When it comes to complex employment-related legal disputes, 2012 will be considered a landmark year, according to a new report on employment class action litigation.

Many of the key rulings of 2012 in class action cases hinged on the U.S. Supreme Court’s 2011 rulings in three milestone cases — Wal-Mart Stores, Inc. v. Dukes, AT&T Mobility LLC v. Concepcion, and Smith v. Bayer— according to the 9th annual edition of the “Workplace Class Action Litigation Report,” published by Seyfarth Shaw LLP. The report covers 1,059 class action rulings rendered by federal and state courts in 2012 on workplace laws.

Chief among these Supreme Court decisions, Wal-Mart’s impact on changing Rule 23 class certification standards dominated the legal landscape in 2012 and was cited by lower courts an astounding 541 times in 2012, generating a tidal wave of new class certification rulings and related decisions on a wide variety of class action issues.

“Marked by the halo effect of Wal-Mart, this past year created a number of lasting changes in employment law that will continue to alter the legal landscape and litigation strategies for employers in 2013,” said Seyfarth’s Gerald L. Maatman, Jr., co-chair of its Class Action Defense group and author of the report. “Meanwhile, wage and hour claims continue to rise with no sign of a crest in lawsuit filings and the EEOC’s renewed focus on systemic investigations also pose high-stakes challenges for employers.”

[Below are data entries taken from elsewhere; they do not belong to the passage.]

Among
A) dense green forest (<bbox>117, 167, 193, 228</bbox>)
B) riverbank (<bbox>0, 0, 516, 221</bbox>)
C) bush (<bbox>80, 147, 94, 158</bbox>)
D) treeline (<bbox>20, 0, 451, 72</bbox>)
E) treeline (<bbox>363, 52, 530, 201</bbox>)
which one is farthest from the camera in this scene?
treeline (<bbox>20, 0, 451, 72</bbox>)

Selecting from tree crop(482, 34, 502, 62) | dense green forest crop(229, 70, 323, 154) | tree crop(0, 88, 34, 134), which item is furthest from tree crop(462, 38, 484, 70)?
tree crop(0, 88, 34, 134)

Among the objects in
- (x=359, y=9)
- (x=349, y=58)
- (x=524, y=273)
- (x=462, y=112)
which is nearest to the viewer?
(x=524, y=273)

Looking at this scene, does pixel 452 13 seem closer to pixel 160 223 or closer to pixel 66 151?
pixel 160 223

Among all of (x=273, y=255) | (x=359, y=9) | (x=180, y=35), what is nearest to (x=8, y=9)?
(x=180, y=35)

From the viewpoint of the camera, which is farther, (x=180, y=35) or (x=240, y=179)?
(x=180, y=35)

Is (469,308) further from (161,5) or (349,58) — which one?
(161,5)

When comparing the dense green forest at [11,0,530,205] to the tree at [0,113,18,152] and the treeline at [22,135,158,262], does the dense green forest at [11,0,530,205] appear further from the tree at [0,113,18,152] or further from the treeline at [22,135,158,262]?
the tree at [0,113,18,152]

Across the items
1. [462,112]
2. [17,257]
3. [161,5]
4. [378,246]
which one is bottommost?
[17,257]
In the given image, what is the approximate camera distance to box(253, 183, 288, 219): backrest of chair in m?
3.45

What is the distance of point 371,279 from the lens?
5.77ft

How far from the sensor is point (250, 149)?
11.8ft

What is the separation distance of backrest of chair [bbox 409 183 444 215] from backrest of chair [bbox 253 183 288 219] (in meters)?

The Seyfarth report identifies six emerging workplace class action trends for employers to heed in 2013:

  1. The Supreme Court’s opinions in Wal-Mart and Concepcion had a profound influence in shaping the course of class action litigation rulings in 2012, beginning a new wave of creative case law theories that will continue to evolve and impact employers in the defense of their cases in 2013.
  2. Government enforcement remained “white hot” in 2012 with the U.S. Equal Employment Opportunity Commission (EEOC) garnering a four-fold increase in recoveries against employers for its systemic discrimination investigations. Government enforcement activity is expected to accelerate even more in 2013.
  3. Wal-Mart significantly influenced settlement strategies for workplace class actions in 2012, as employers settled fewer employment discrimination class actions and at a fraction of the levels experienced from 2006 to 2011 (a total of $48.65 million for the top 10 settlements in 2012 compared to $346.4 million in 2010 prior to the Wal-Mart ruling in 2011). Against this backdrop, the plaintiffs’ class action bar is “re-booting” its approach to class litigation and this trend may reverse itself in 2013.
  4. The sluggishness of the U.S. economy during 2012 fueled more class action and collective class action litigation. This trend is expected to continue in 2013 as businesses retool operations in an improving economy and the Obama Administration renews an emphasis on enforcing workplace laws.
  5. Wage and hour litigation continued to outpace all other types of workplace class actions in 2012, led by 7,672 Fair Labor Standards Act (FLSA) lawsuits filed this past year, an increase of 893 cases from the then record levels in 2011. These figures are expected to grow again in 2013, as well wage and hour class action litigation in employee-friendly state courts like California and New York.
  6. The plaintiffs’ class action bar has moved quickly to respond to Wal-Mart and craft new approaches to class-wide theories of certification, liability, and damages related to the Rule 23 developments, creating a new — and evolving — set of challenges for employers.